Their three kids, Dean, James and Kim (yes, the same Kim Lemon who anchors the news at WGAL) helped on weekends.

These days, on the busiest weekends, up to 20 people can be helping Lemon out. They continue to be teachers – many, like Lemon, now retired – and former students.

Sometimes, a friend will call and tell him about someone who’s lost a job or needs some extra money. Lemon’s happy to be able to help them out.

He helps out his customers, too.

“People come in who don’t have a lot of money and I’ll help get them a tree. And I do that with churches, too. Give them lots of greens,” he said.

Many of his customers are the children and grandchildren of earlier customers. Lemon and his crew seem to know and recognize them all.

“When you’re a teacher, you get to know everybody,” Lemon said.

One customer, who asked that her name not be used, noted that last year, they got their tree late.

“They said they wondered when we were coming,” she recalled. “They have great customer service.”

The stand, which is Brook Lawn Farm Market in the spring and summer, has expanded through the years and now includes a walk-in cooler, where Lemon keeps the greens, roping, holly, wreaths and mistletoe he also sells.

Some days, the cooler, which stays at a constant 40 degrees, is the warmest place around, according to Ken Leister, who has worked at Dean’s Trees since the beginning.

“We’ll huddle in there to stay warm,” said Leister, who also taught at Manheim Township and later went into administration. “It can get cold when you’re out here all day.”

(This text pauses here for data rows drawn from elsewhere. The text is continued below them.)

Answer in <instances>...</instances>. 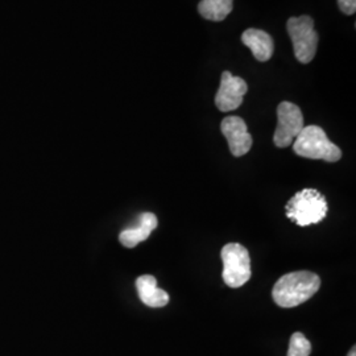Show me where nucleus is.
Listing matches in <instances>:
<instances>
[{
  "instance_id": "nucleus-12",
  "label": "nucleus",
  "mask_w": 356,
  "mask_h": 356,
  "mask_svg": "<svg viewBox=\"0 0 356 356\" xmlns=\"http://www.w3.org/2000/svg\"><path fill=\"white\" fill-rule=\"evenodd\" d=\"M234 8V0H201L198 13L210 22H222Z\"/></svg>"
},
{
  "instance_id": "nucleus-6",
  "label": "nucleus",
  "mask_w": 356,
  "mask_h": 356,
  "mask_svg": "<svg viewBox=\"0 0 356 356\" xmlns=\"http://www.w3.org/2000/svg\"><path fill=\"white\" fill-rule=\"evenodd\" d=\"M304 127V115L301 108L292 102H281L277 107V127L273 135L275 145L277 148L292 145Z\"/></svg>"
},
{
  "instance_id": "nucleus-5",
  "label": "nucleus",
  "mask_w": 356,
  "mask_h": 356,
  "mask_svg": "<svg viewBox=\"0 0 356 356\" xmlns=\"http://www.w3.org/2000/svg\"><path fill=\"white\" fill-rule=\"evenodd\" d=\"M220 257L223 261L222 277L229 288H241L248 282L251 270V257L248 250L239 243H229L222 248Z\"/></svg>"
},
{
  "instance_id": "nucleus-3",
  "label": "nucleus",
  "mask_w": 356,
  "mask_h": 356,
  "mask_svg": "<svg viewBox=\"0 0 356 356\" xmlns=\"http://www.w3.org/2000/svg\"><path fill=\"white\" fill-rule=\"evenodd\" d=\"M296 154L310 159L337 163L342 157V151L327 138L326 132L318 126H306L293 141Z\"/></svg>"
},
{
  "instance_id": "nucleus-8",
  "label": "nucleus",
  "mask_w": 356,
  "mask_h": 356,
  "mask_svg": "<svg viewBox=\"0 0 356 356\" xmlns=\"http://www.w3.org/2000/svg\"><path fill=\"white\" fill-rule=\"evenodd\" d=\"M220 131L229 141V152L235 157H242L252 148V136L241 116H227L222 120Z\"/></svg>"
},
{
  "instance_id": "nucleus-14",
  "label": "nucleus",
  "mask_w": 356,
  "mask_h": 356,
  "mask_svg": "<svg viewBox=\"0 0 356 356\" xmlns=\"http://www.w3.org/2000/svg\"><path fill=\"white\" fill-rule=\"evenodd\" d=\"M338 6L346 15H354L356 13V0H338Z\"/></svg>"
},
{
  "instance_id": "nucleus-10",
  "label": "nucleus",
  "mask_w": 356,
  "mask_h": 356,
  "mask_svg": "<svg viewBox=\"0 0 356 356\" xmlns=\"http://www.w3.org/2000/svg\"><path fill=\"white\" fill-rule=\"evenodd\" d=\"M159 225V219L153 213H144L140 216V225L132 229H123L119 235V241L126 248H134L141 242H145L153 229Z\"/></svg>"
},
{
  "instance_id": "nucleus-4",
  "label": "nucleus",
  "mask_w": 356,
  "mask_h": 356,
  "mask_svg": "<svg viewBox=\"0 0 356 356\" xmlns=\"http://www.w3.org/2000/svg\"><path fill=\"white\" fill-rule=\"evenodd\" d=\"M286 29L292 40L294 56L298 63H312L317 53L319 40L318 33L314 29V20L307 15L291 17L286 23Z\"/></svg>"
},
{
  "instance_id": "nucleus-1",
  "label": "nucleus",
  "mask_w": 356,
  "mask_h": 356,
  "mask_svg": "<svg viewBox=\"0 0 356 356\" xmlns=\"http://www.w3.org/2000/svg\"><path fill=\"white\" fill-rule=\"evenodd\" d=\"M321 288L318 275L309 270L286 273L275 284L272 297L276 305L291 309L309 301Z\"/></svg>"
},
{
  "instance_id": "nucleus-2",
  "label": "nucleus",
  "mask_w": 356,
  "mask_h": 356,
  "mask_svg": "<svg viewBox=\"0 0 356 356\" xmlns=\"http://www.w3.org/2000/svg\"><path fill=\"white\" fill-rule=\"evenodd\" d=\"M286 216L300 227L318 225L329 211L327 201L321 191L304 189L297 191L285 206Z\"/></svg>"
},
{
  "instance_id": "nucleus-15",
  "label": "nucleus",
  "mask_w": 356,
  "mask_h": 356,
  "mask_svg": "<svg viewBox=\"0 0 356 356\" xmlns=\"http://www.w3.org/2000/svg\"><path fill=\"white\" fill-rule=\"evenodd\" d=\"M348 356H356L355 347H353V350L348 353Z\"/></svg>"
},
{
  "instance_id": "nucleus-9",
  "label": "nucleus",
  "mask_w": 356,
  "mask_h": 356,
  "mask_svg": "<svg viewBox=\"0 0 356 356\" xmlns=\"http://www.w3.org/2000/svg\"><path fill=\"white\" fill-rule=\"evenodd\" d=\"M242 42L251 49L254 58L260 63H266L273 56L275 41L266 31L250 28L243 32Z\"/></svg>"
},
{
  "instance_id": "nucleus-13",
  "label": "nucleus",
  "mask_w": 356,
  "mask_h": 356,
  "mask_svg": "<svg viewBox=\"0 0 356 356\" xmlns=\"http://www.w3.org/2000/svg\"><path fill=\"white\" fill-rule=\"evenodd\" d=\"M312 343L302 332H294L289 342L288 356H310Z\"/></svg>"
},
{
  "instance_id": "nucleus-11",
  "label": "nucleus",
  "mask_w": 356,
  "mask_h": 356,
  "mask_svg": "<svg viewBox=\"0 0 356 356\" xmlns=\"http://www.w3.org/2000/svg\"><path fill=\"white\" fill-rule=\"evenodd\" d=\"M136 289L144 305L149 307H164L169 302V294L157 286V280L151 275L138 277Z\"/></svg>"
},
{
  "instance_id": "nucleus-7",
  "label": "nucleus",
  "mask_w": 356,
  "mask_h": 356,
  "mask_svg": "<svg viewBox=\"0 0 356 356\" xmlns=\"http://www.w3.org/2000/svg\"><path fill=\"white\" fill-rule=\"evenodd\" d=\"M247 91L248 86L243 78L232 76L229 72H223L216 97L218 110L222 113H229L239 108Z\"/></svg>"
}]
</instances>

A typical day at Dean’s Trees can last 12 to 14 hours. Weekends can be insane.

Lemon expects this upcoming weekend to be the busiest of the season. (Word is Santa Claus will be showing up around 3 p.m. on Saturday and wagon rides will be available as they are every Saturday.)

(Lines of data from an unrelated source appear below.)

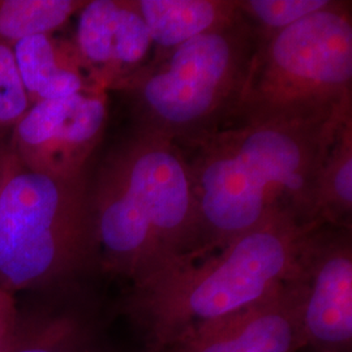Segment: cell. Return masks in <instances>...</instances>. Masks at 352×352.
Instances as JSON below:
<instances>
[{
	"mask_svg": "<svg viewBox=\"0 0 352 352\" xmlns=\"http://www.w3.org/2000/svg\"><path fill=\"white\" fill-rule=\"evenodd\" d=\"M12 49L0 45V135L10 132L30 107Z\"/></svg>",
	"mask_w": 352,
	"mask_h": 352,
	"instance_id": "e0dca14e",
	"label": "cell"
},
{
	"mask_svg": "<svg viewBox=\"0 0 352 352\" xmlns=\"http://www.w3.org/2000/svg\"><path fill=\"white\" fill-rule=\"evenodd\" d=\"M322 225L282 214L215 250L187 257L133 287L129 311L145 329L151 350L193 327L264 299L298 274L309 234Z\"/></svg>",
	"mask_w": 352,
	"mask_h": 352,
	"instance_id": "3957f363",
	"label": "cell"
},
{
	"mask_svg": "<svg viewBox=\"0 0 352 352\" xmlns=\"http://www.w3.org/2000/svg\"><path fill=\"white\" fill-rule=\"evenodd\" d=\"M98 267L81 175L32 171L19 164L0 199V289L13 295L69 286Z\"/></svg>",
	"mask_w": 352,
	"mask_h": 352,
	"instance_id": "5b68a950",
	"label": "cell"
},
{
	"mask_svg": "<svg viewBox=\"0 0 352 352\" xmlns=\"http://www.w3.org/2000/svg\"><path fill=\"white\" fill-rule=\"evenodd\" d=\"M305 347L352 351L351 227L322 225L305 240L299 258Z\"/></svg>",
	"mask_w": 352,
	"mask_h": 352,
	"instance_id": "ba28073f",
	"label": "cell"
},
{
	"mask_svg": "<svg viewBox=\"0 0 352 352\" xmlns=\"http://www.w3.org/2000/svg\"><path fill=\"white\" fill-rule=\"evenodd\" d=\"M302 305L296 274L264 299L193 327L164 351L298 352L305 347Z\"/></svg>",
	"mask_w": 352,
	"mask_h": 352,
	"instance_id": "9c48e42d",
	"label": "cell"
},
{
	"mask_svg": "<svg viewBox=\"0 0 352 352\" xmlns=\"http://www.w3.org/2000/svg\"><path fill=\"white\" fill-rule=\"evenodd\" d=\"M351 93L350 6L329 1L292 25L261 33L232 119L338 111L351 107Z\"/></svg>",
	"mask_w": 352,
	"mask_h": 352,
	"instance_id": "8992f818",
	"label": "cell"
},
{
	"mask_svg": "<svg viewBox=\"0 0 352 352\" xmlns=\"http://www.w3.org/2000/svg\"><path fill=\"white\" fill-rule=\"evenodd\" d=\"M160 51L171 50L239 13L231 0H133Z\"/></svg>",
	"mask_w": 352,
	"mask_h": 352,
	"instance_id": "4fadbf2b",
	"label": "cell"
},
{
	"mask_svg": "<svg viewBox=\"0 0 352 352\" xmlns=\"http://www.w3.org/2000/svg\"><path fill=\"white\" fill-rule=\"evenodd\" d=\"M19 302L16 295L0 289V352L7 351L17 318Z\"/></svg>",
	"mask_w": 352,
	"mask_h": 352,
	"instance_id": "ac0fdd59",
	"label": "cell"
},
{
	"mask_svg": "<svg viewBox=\"0 0 352 352\" xmlns=\"http://www.w3.org/2000/svg\"><path fill=\"white\" fill-rule=\"evenodd\" d=\"M89 208L98 267L133 287L201 248L188 160L171 140L133 129L110 151Z\"/></svg>",
	"mask_w": 352,
	"mask_h": 352,
	"instance_id": "7a4b0ae2",
	"label": "cell"
},
{
	"mask_svg": "<svg viewBox=\"0 0 352 352\" xmlns=\"http://www.w3.org/2000/svg\"><path fill=\"white\" fill-rule=\"evenodd\" d=\"M19 164L10 144V132L0 135V199L8 177Z\"/></svg>",
	"mask_w": 352,
	"mask_h": 352,
	"instance_id": "d6986e66",
	"label": "cell"
},
{
	"mask_svg": "<svg viewBox=\"0 0 352 352\" xmlns=\"http://www.w3.org/2000/svg\"><path fill=\"white\" fill-rule=\"evenodd\" d=\"M351 107L331 113L238 118L183 146L197 202L201 248L225 247L273 217L324 225L318 183Z\"/></svg>",
	"mask_w": 352,
	"mask_h": 352,
	"instance_id": "6da1fadb",
	"label": "cell"
},
{
	"mask_svg": "<svg viewBox=\"0 0 352 352\" xmlns=\"http://www.w3.org/2000/svg\"><path fill=\"white\" fill-rule=\"evenodd\" d=\"M351 212L352 119L329 151L318 183V215L324 225L350 227Z\"/></svg>",
	"mask_w": 352,
	"mask_h": 352,
	"instance_id": "5bb4252c",
	"label": "cell"
},
{
	"mask_svg": "<svg viewBox=\"0 0 352 352\" xmlns=\"http://www.w3.org/2000/svg\"><path fill=\"white\" fill-rule=\"evenodd\" d=\"M330 0H248L243 13L261 33H274L327 7Z\"/></svg>",
	"mask_w": 352,
	"mask_h": 352,
	"instance_id": "2e32d148",
	"label": "cell"
},
{
	"mask_svg": "<svg viewBox=\"0 0 352 352\" xmlns=\"http://www.w3.org/2000/svg\"><path fill=\"white\" fill-rule=\"evenodd\" d=\"M260 37L239 3L235 17L160 51L113 90L129 102L135 129L187 146L235 116Z\"/></svg>",
	"mask_w": 352,
	"mask_h": 352,
	"instance_id": "277c9868",
	"label": "cell"
},
{
	"mask_svg": "<svg viewBox=\"0 0 352 352\" xmlns=\"http://www.w3.org/2000/svg\"><path fill=\"white\" fill-rule=\"evenodd\" d=\"M65 287V286H63ZM63 287L19 302L12 338L6 352H100L97 318Z\"/></svg>",
	"mask_w": 352,
	"mask_h": 352,
	"instance_id": "8fae6325",
	"label": "cell"
},
{
	"mask_svg": "<svg viewBox=\"0 0 352 352\" xmlns=\"http://www.w3.org/2000/svg\"><path fill=\"white\" fill-rule=\"evenodd\" d=\"M107 122V96L90 89L30 104L10 131L17 162L32 171L76 176L85 173Z\"/></svg>",
	"mask_w": 352,
	"mask_h": 352,
	"instance_id": "52a82bcc",
	"label": "cell"
},
{
	"mask_svg": "<svg viewBox=\"0 0 352 352\" xmlns=\"http://www.w3.org/2000/svg\"><path fill=\"white\" fill-rule=\"evenodd\" d=\"M12 52L32 104L98 89L89 81L74 43L42 34L20 41Z\"/></svg>",
	"mask_w": 352,
	"mask_h": 352,
	"instance_id": "7c38bea8",
	"label": "cell"
},
{
	"mask_svg": "<svg viewBox=\"0 0 352 352\" xmlns=\"http://www.w3.org/2000/svg\"><path fill=\"white\" fill-rule=\"evenodd\" d=\"M84 4L76 0H0V45L12 49L26 38L52 34Z\"/></svg>",
	"mask_w": 352,
	"mask_h": 352,
	"instance_id": "9a60e30c",
	"label": "cell"
},
{
	"mask_svg": "<svg viewBox=\"0 0 352 352\" xmlns=\"http://www.w3.org/2000/svg\"><path fill=\"white\" fill-rule=\"evenodd\" d=\"M153 46L133 0L85 1L74 42L89 81L104 91L145 63Z\"/></svg>",
	"mask_w": 352,
	"mask_h": 352,
	"instance_id": "30bf717a",
	"label": "cell"
}]
</instances>
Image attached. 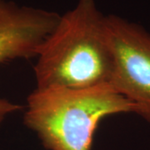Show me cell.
Returning a JSON list of instances; mask_svg holds the SVG:
<instances>
[{"label": "cell", "mask_w": 150, "mask_h": 150, "mask_svg": "<svg viewBox=\"0 0 150 150\" xmlns=\"http://www.w3.org/2000/svg\"><path fill=\"white\" fill-rule=\"evenodd\" d=\"M34 66L36 88H87L110 84L112 54L105 15L95 0H78L40 44Z\"/></svg>", "instance_id": "cell-1"}, {"label": "cell", "mask_w": 150, "mask_h": 150, "mask_svg": "<svg viewBox=\"0 0 150 150\" xmlns=\"http://www.w3.org/2000/svg\"><path fill=\"white\" fill-rule=\"evenodd\" d=\"M136 112L109 83L87 88H48L28 97L23 121L50 150H90L103 118Z\"/></svg>", "instance_id": "cell-2"}, {"label": "cell", "mask_w": 150, "mask_h": 150, "mask_svg": "<svg viewBox=\"0 0 150 150\" xmlns=\"http://www.w3.org/2000/svg\"><path fill=\"white\" fill-rule=\"evenodd\" d=\"M105 29L112 54L110 85L150 123V33L115 14L105 15Z\"/></svg>", "instance_id": "cell-3"}, {"label": "cell", "mask_w": 150, "mask_h": 150, "mask_svg": "<svg viewBox=\"0 0 150 150\" xmlns=\"http://www.w3.org/2000/svg\"><path fill=\"white\" fill-rule=\"evenodd\" d=\"M60 14L0 0V63L36 57L40 44L57 25ZM21 107L0 98V126L6 117Z\"/></svg>", "instance_id": "cell-4"}]
</instances>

There’s a lot more to it than just ringing up a sale.

“I don’t think people realize everything that goes into it,” Leister said, noting that new trees have to be planted, nurtured and shaped. Decisions have to be made about when to cut them, and then they have to be netted and transported to Lancaster.

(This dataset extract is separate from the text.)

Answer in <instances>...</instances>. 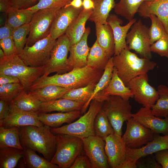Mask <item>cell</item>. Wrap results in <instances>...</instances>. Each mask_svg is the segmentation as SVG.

When you’re talking about thousands of trees, that’s a lot of hauling. The average tree weighs about 60 to 75 pounds.

Lemon jokes that he’s getting too old to keep the business going.

The hale and hearty Lemon, who retired from teaching in 1985, isn’t slowing down, though.

It’s not his style.

In addition to his tree business, Lemon had his own construction company and has built houses in Wetherburn, among other places.

But he is in trouble.

“I haven’t brought a tree home yet,” he said with a grin. “My wife is upset with me, but I’m too busy.”